**Goal of the exercise**
Can you write out all the items below again, substituting "white surf" for every "white sea foam", keeping everything else the same and leaving out the pictures?
<<<<
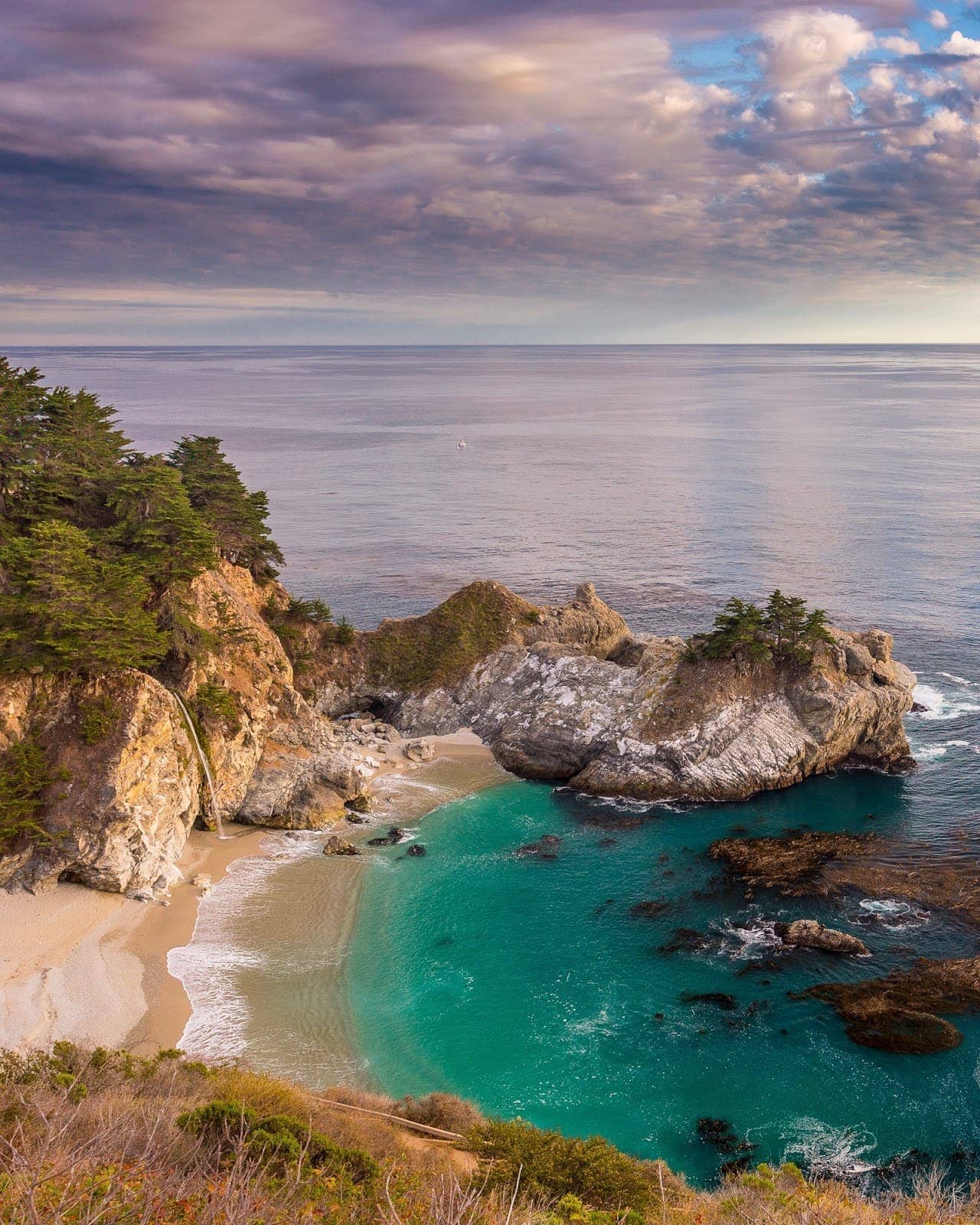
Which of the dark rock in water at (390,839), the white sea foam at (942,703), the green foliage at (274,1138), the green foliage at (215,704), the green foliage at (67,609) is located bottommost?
the dark rock in water at (390,839)

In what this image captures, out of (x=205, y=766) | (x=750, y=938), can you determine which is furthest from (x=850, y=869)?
(x=205, y=766)

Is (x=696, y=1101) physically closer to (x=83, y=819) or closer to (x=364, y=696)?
(x=83, y=819)

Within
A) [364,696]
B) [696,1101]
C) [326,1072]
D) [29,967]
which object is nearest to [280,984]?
[326,1072]

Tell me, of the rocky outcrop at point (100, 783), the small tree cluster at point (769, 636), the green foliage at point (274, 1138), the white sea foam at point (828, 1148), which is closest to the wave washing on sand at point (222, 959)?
the rocky outcrop at point (100, 783)

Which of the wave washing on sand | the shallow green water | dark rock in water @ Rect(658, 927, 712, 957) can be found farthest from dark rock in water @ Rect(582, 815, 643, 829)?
the wave washing on sand

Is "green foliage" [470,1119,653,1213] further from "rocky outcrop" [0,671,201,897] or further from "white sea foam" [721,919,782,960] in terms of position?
"rocky outcrop" [0,671,201,897]

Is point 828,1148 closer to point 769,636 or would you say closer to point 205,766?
point 769,636

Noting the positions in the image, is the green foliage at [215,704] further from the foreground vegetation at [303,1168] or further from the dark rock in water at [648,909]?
the dark rock in water at [648,909]
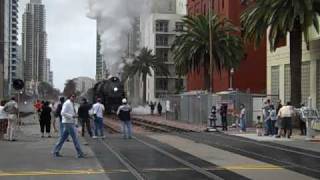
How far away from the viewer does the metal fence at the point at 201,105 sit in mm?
44156

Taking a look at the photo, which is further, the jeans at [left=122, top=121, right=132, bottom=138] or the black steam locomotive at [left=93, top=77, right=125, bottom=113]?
the black steam locomotive at [left=93, top=77, right=125, bottom=113]

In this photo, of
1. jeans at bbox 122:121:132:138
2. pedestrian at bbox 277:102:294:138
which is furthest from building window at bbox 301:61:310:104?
jeans at bbox 122:121:132:138

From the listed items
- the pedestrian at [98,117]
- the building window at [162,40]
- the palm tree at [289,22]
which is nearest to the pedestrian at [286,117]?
the palm tree at [289,22]

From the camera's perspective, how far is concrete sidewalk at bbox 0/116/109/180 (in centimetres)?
1441

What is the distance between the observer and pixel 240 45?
63312mm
>>>>
**Exercise result**
Which of the dark rock in water at (390,839), the white surf at (942,703), the green foliage at (274,1138), the green foliage at (215,704), the green foliage at (67,609) is located bottommost?
the dark rock in water at (390,839)

In what this image captures, out of (x=205, y=766) | (x=750, y=938), can you determine which is furthest from (x=850, y=869)?
(x=205, y=766)

Is (x=696, y=1101) physically closer to (x=83, y=819) or closer to (x=364, y=696)?
(x=83, y=819)

Within
A) [364,696]
B) [696,1101]
C) [326,1072]
D) [29,967]
which object is nearest to [280,984]?
[326,1072]

Tell me, of the rocky outcrop at point (100, 783), the small tree cluster at point (769, 636), the green foliage at point (274, 1138), the white surf at point (828, 1148), which is closest to the wave washing on sand at point (222, 959)?
the rocky outcrop at point (100, 783)

Which of the wave washing on sand | the shallow green water | dark rock in water @ Rect(658, 927, 712, 957) can be found farthest from dark rock in water @ Rect(582, 815, 643, 829)?
the wave washing on sand

Is "green foliage" [470,1119,653,1213] further from "rocky outcrop" [0,671,201,897] or further from "white surf" [721,919,782,960] in terms of position?
"rocky outcrop" [0,671,201,897]

Is point 828,1148 closer to point 769,636 or would you say closer to point 205,766?
point 769,636

Noting the positions in the image, is the green foliage at [215,704] further from the foreground vegetation at [303,1168] or further from the dark rock in water at [648,909]?
the dark rock in water at [648,909]
How far away from the viewer does the metal fence at the point at 201,105 sit in mm?
44156

Taking a look at the photo, which is further, the jeans at [left=122, top=121, right=132, bottom=138] or the black steam locomotive at [left=93, top=77, right=125, bottom=113]?
the black steam locomotive at [left=93, top=77, right=125, bottom=113]

In this photo, of
1. jeans at bbox 122:121:132:138
2. pedestrian at bbox 277:102:294:138
which is furthest from building window at bbox 301:61:310:104?
jeans at bbox 122:121:132:138

From the listed items
- the pedestrian at [98,117]
- the building window at [162,40]
- the palm tree at [289,22]
which is nearest to the pedestrian at [286,117]?
the palm tree at [289,22]

From the camera's perspective, how far is concrete sidewalk at bbox 0/116/109/180 (in centimetres)?
1441

What is the distance between the observer and pixel 240 45?
63312mm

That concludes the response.